After waiting over 15 years, giving consumers the right to choose power suppliers based on tariffs and other considerations may take off as new smart meters are being installed across the country. Finance minister Nirmala Sitharaman in her budget speech stressed the need to deploy smart meters on a mission mode in the next three years for the transformation of electricity distribution companies, many of which are running huge losses due to unpaid dues besides power thefts and transmission losses.

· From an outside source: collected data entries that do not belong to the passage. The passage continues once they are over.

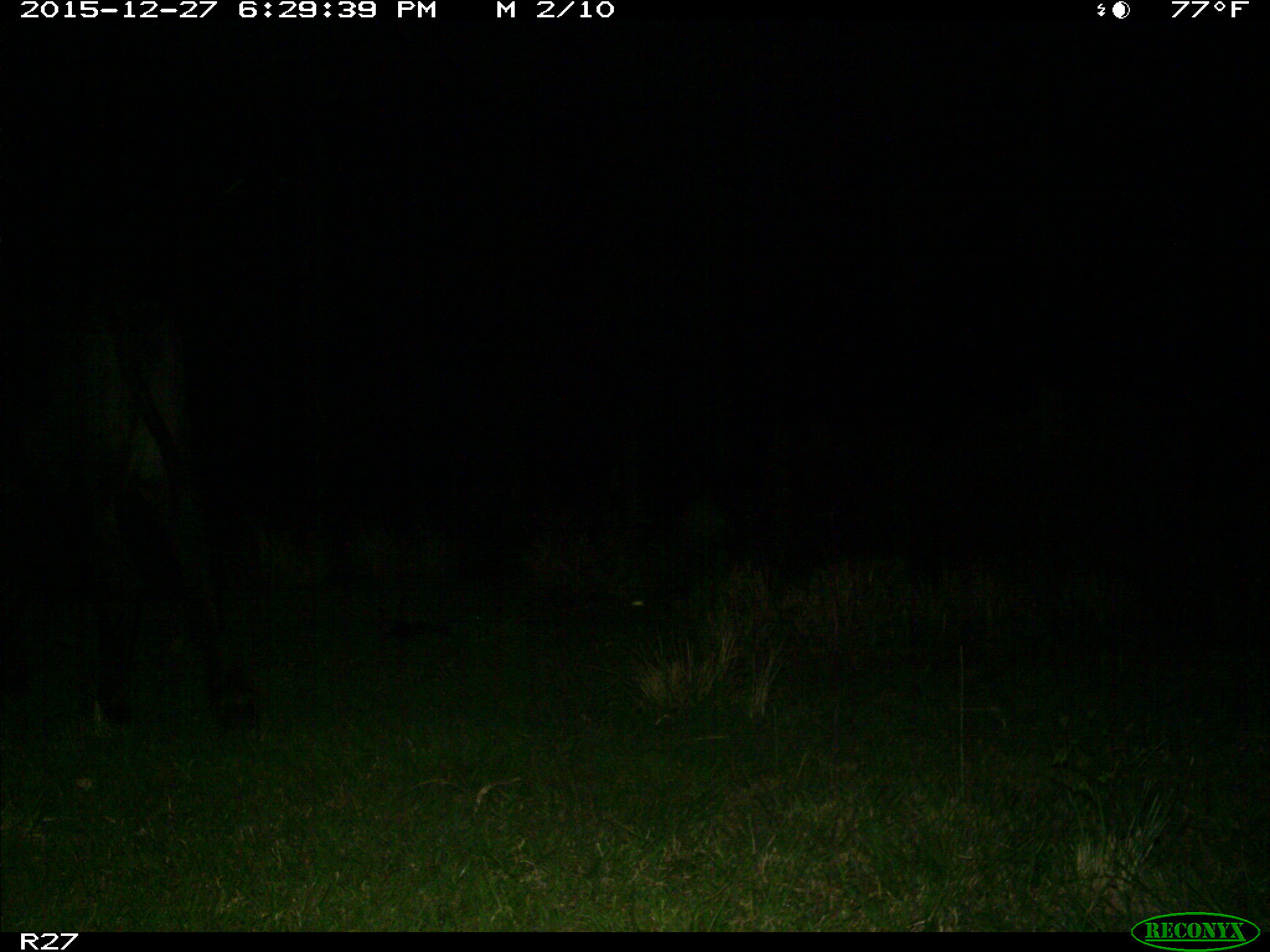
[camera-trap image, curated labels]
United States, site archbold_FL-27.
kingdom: Animalia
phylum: Chordata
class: Mammalia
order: Artiodactyla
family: Bovidae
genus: Bos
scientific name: Bos taurus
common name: domestic cow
Bos taurus (domestic cow).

Installation of smart meters, which are being acquired under the supervision of Energy Efficiency Services Limited (EESL), is expected to give a significant boost to the distributors’ operations, billings, and collection of dues. According to EESL, they will help forecast future energy demand cycles in real-time. This will help to swiftly rebalance the grid’s energy sources, and achieve renewable energy infusion. With smart meters, the distributors can record and anticipate fluctuations throughout the day, and explore ‘Time of Use (ToU) tariffs’ that accurately reflect energy prices.
“EESL is installing these smart meters in Uttar Pradesh, Haryana, Bihar, Rajasthan, Delhi, and Andaman and Nicobar Islands,” according to Animesh Mishra, head (sales and PR), EESL. The state-run organisation has so far procured 15 million meters, and installed around 1 million Pay As You Save (PAYS) gadgets across the nation.
Mishra explains that these meters will help consumers control their power bills, and rationalise their electricity consumption. In turn, the power utilities will be able to use data generated by the meters to improve their services, including potential installations in relatively remote parts of the nation.
Anil Razdan, former power secretary, explains that the switch can give people the option of choosing their vendor. “Technically, as electrons are neutral, they’ll keep flowing into the system. The meters help make it an accounting issue.”